The connection line wires them together:

startup.trigger -> greet.trigger,emit -> logInfos.data

Read this left to right: startup.trigger feeds into greet.trigger, which starts the emit; greet.emit feeds into logInfos.data, which prints the string. The , shorthand chains the output of one treatment directly to the input of the next.
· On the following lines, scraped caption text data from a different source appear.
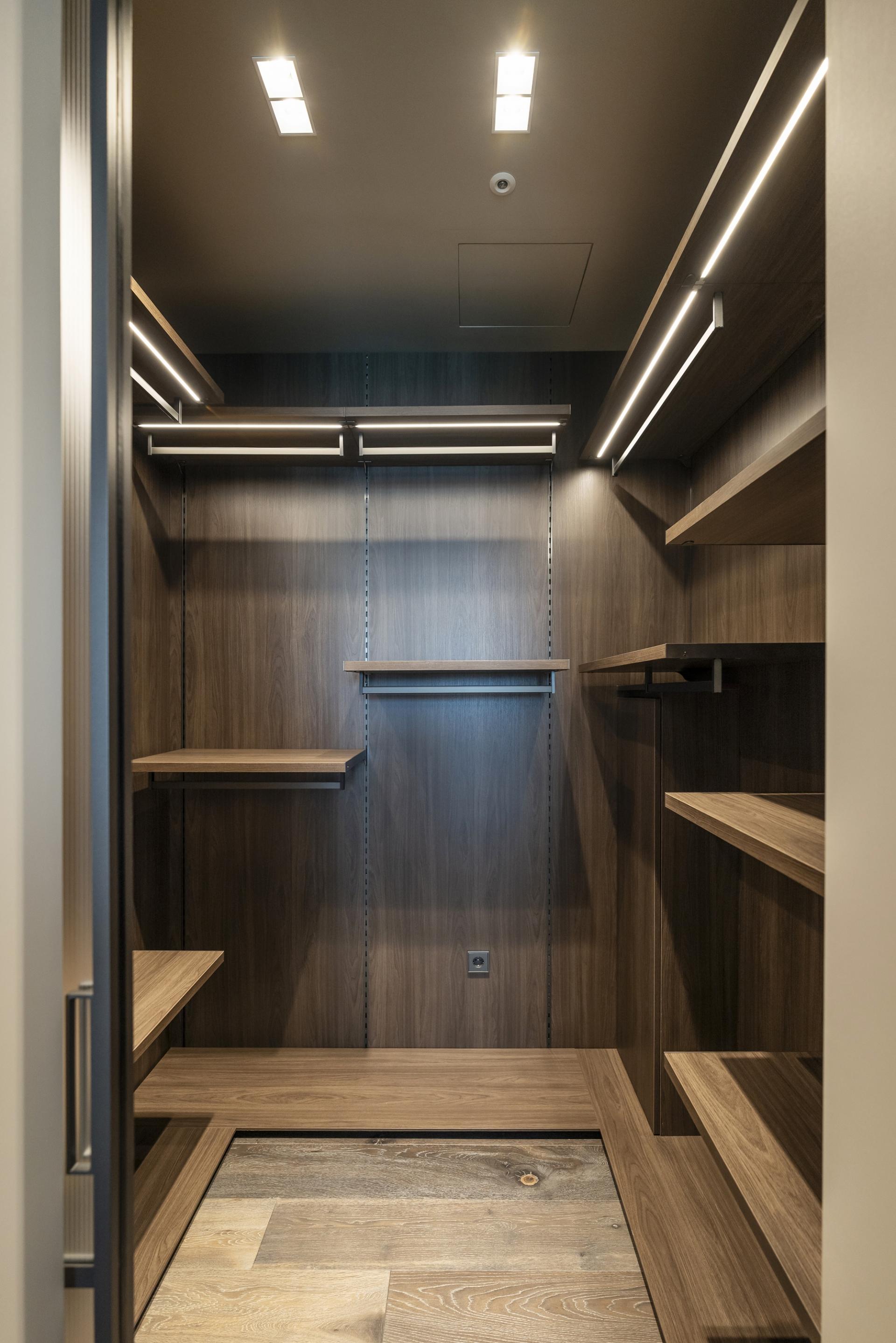 에테르노 청담-84.jpg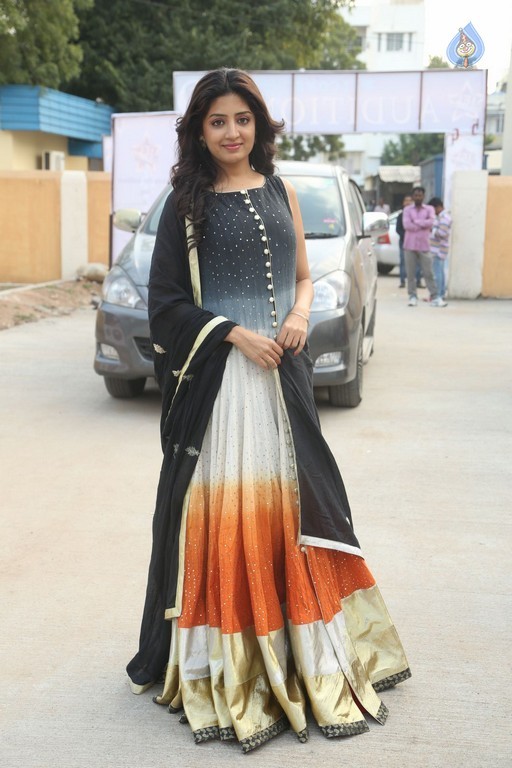 Poonam Kaur New Stills - 24 / 26 photos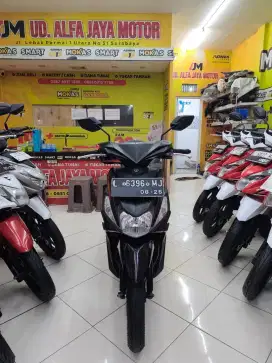 Harga Terjangkau ^ Yamaha Mio Z 125 th 2016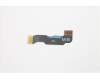 Lenovo 5C10S30114 CABLE USB Board Cable WT 82EF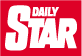 Daily Star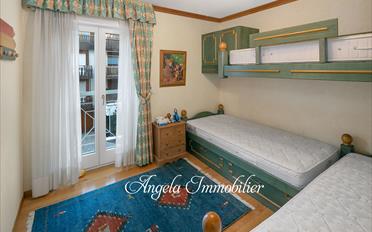Wohnung 6 Zimmer - image - 27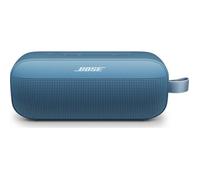 Enceinte sans fil portable Bose SoundLink Flex 2ème génération Bluetooth Bleu crépuscule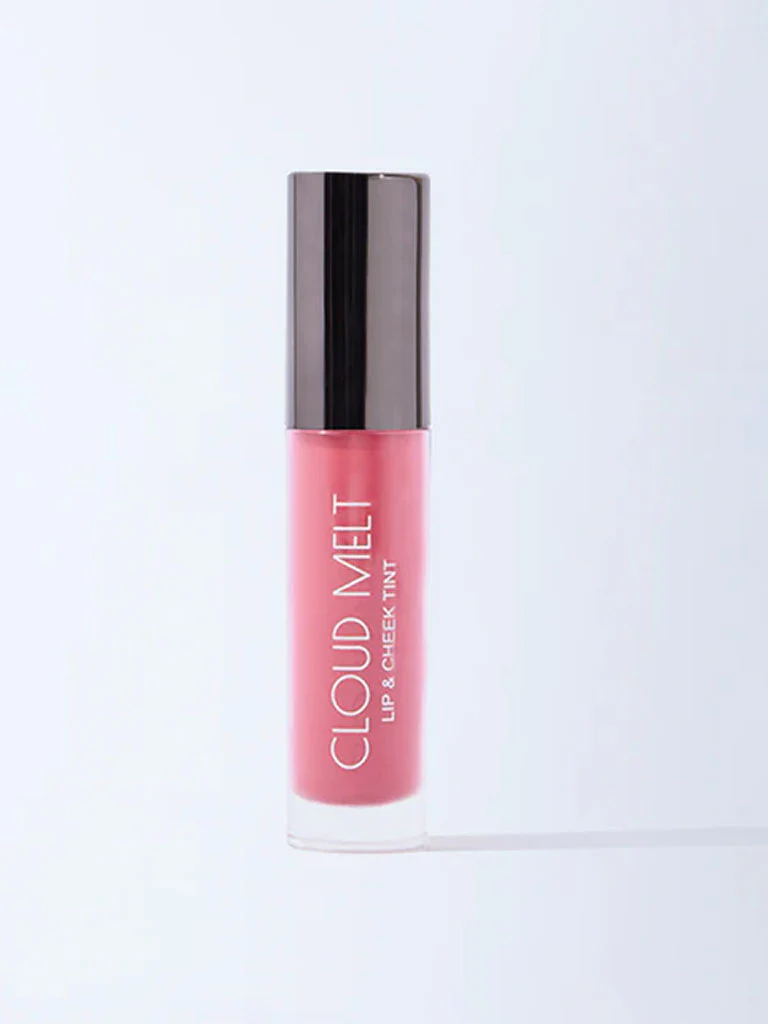 Studiowest Cloud Melt Swirl Lip and Cheek Tint - 4.2 gm - Image 3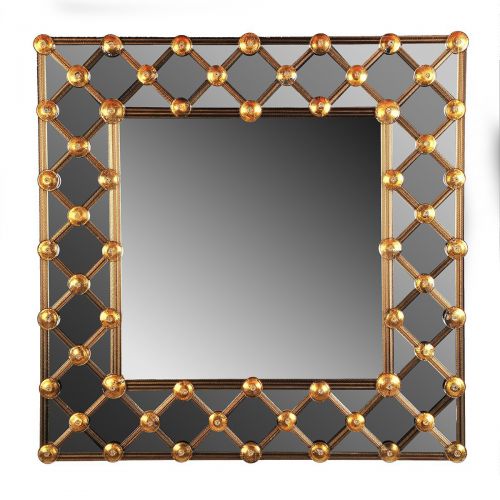 Rombi - Venetian Mirrors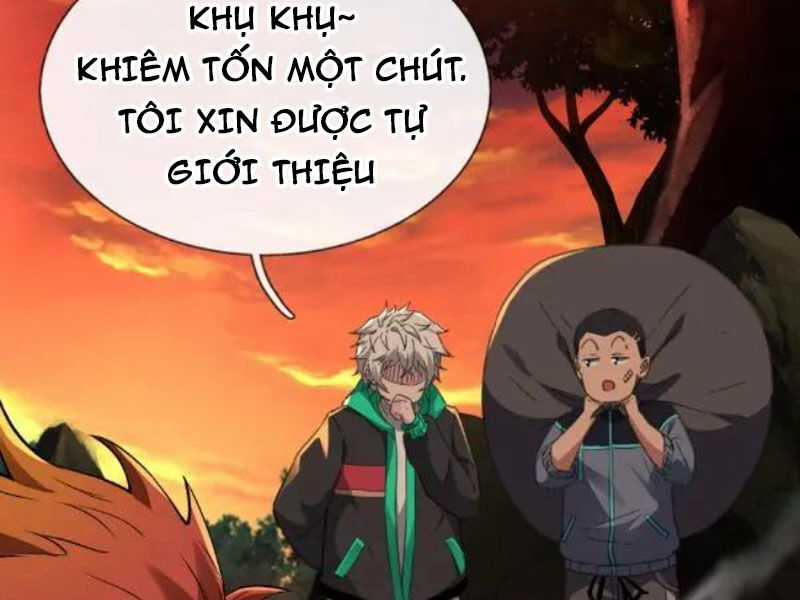 Ta Một Người Đi Đường, Át Chủ Bài Nhiều Ức Điểm Rất Hợp Lý Chương 9 trang 80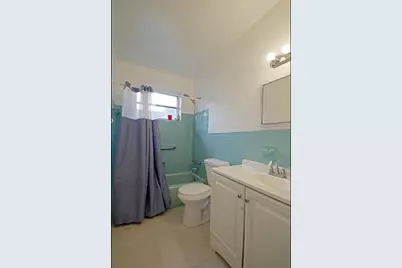 1700 NW 5th Street, Fort Lauderdale, FL 33311 - Photo 8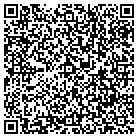 QR code with Triple H Dozer And Trackhoe LLC contacts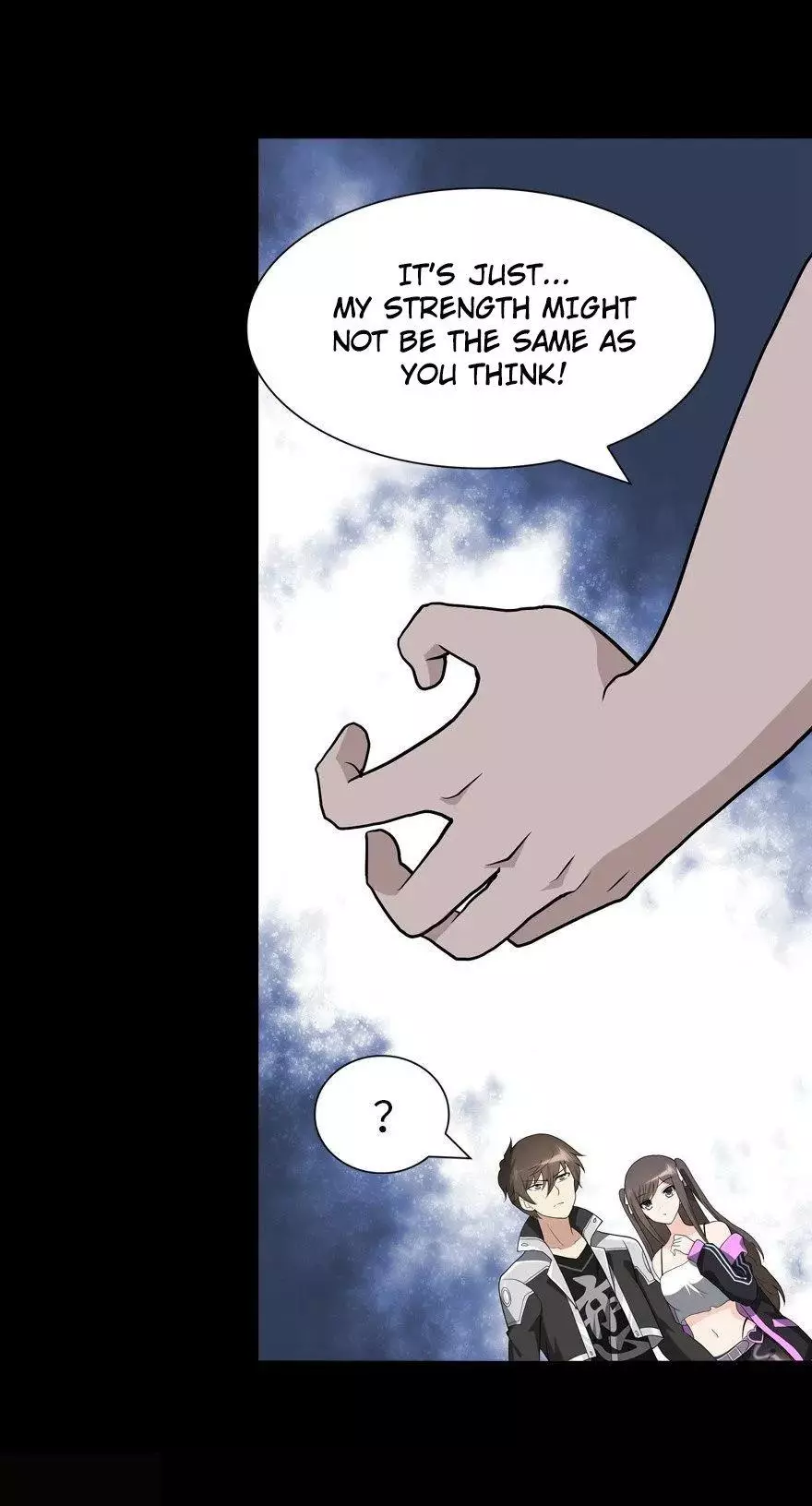 Manga page 35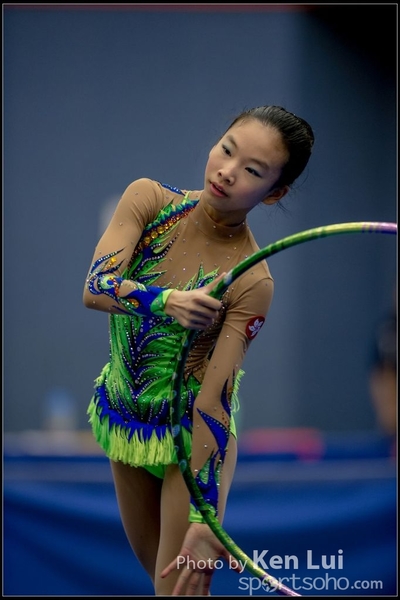 20160424Gymnastics 1049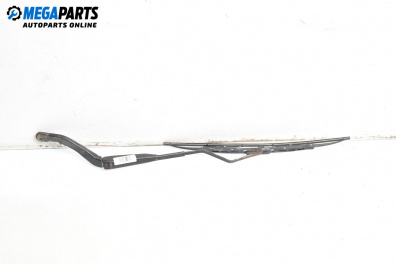 Рамо на чистачка за Citroen Saxo Hatchback (02.1996 - 04.2004), позиция: лява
Self is not needed here because main has no declared inputs or outputs of its own. In treatments that do, Self.input_name and Self.output_name refer to those ports.

Project layout

To run this as a project, create the following structure:

hello/
├── Compo.toml
└── main.mel

Compo.toml:

name    = "hello"
version = "0.1.0"

[dependencies]
std = "0.10.1"

[entrypoints]
main = "hello/main::main"

main.mel contains the treatment shown above.

Running it

melodium run Compo.toml

Or as a standalone file without a project, add the metadata header to main.mel:

#!/usr/bin/env melodium
#! name = hello
#! version = 0.1.0
#! require = std:0.10.*

use std/engine/util::startup
use std/flow::emit
use std/engine/log::logInfos

treatment main()
{
    startup()
    greet: emit<string>(value="Hello from Mélodium!")
    logInfos(label="hello")

    startup.trigger -> greet.trigger,emit -> logInfos.data
}

Then run directly:

melodium main.mel

The engine log will output the greeting under the hello label. From here, the Concepts chapter explains the mental model behind treatments, connections, and tracks in full.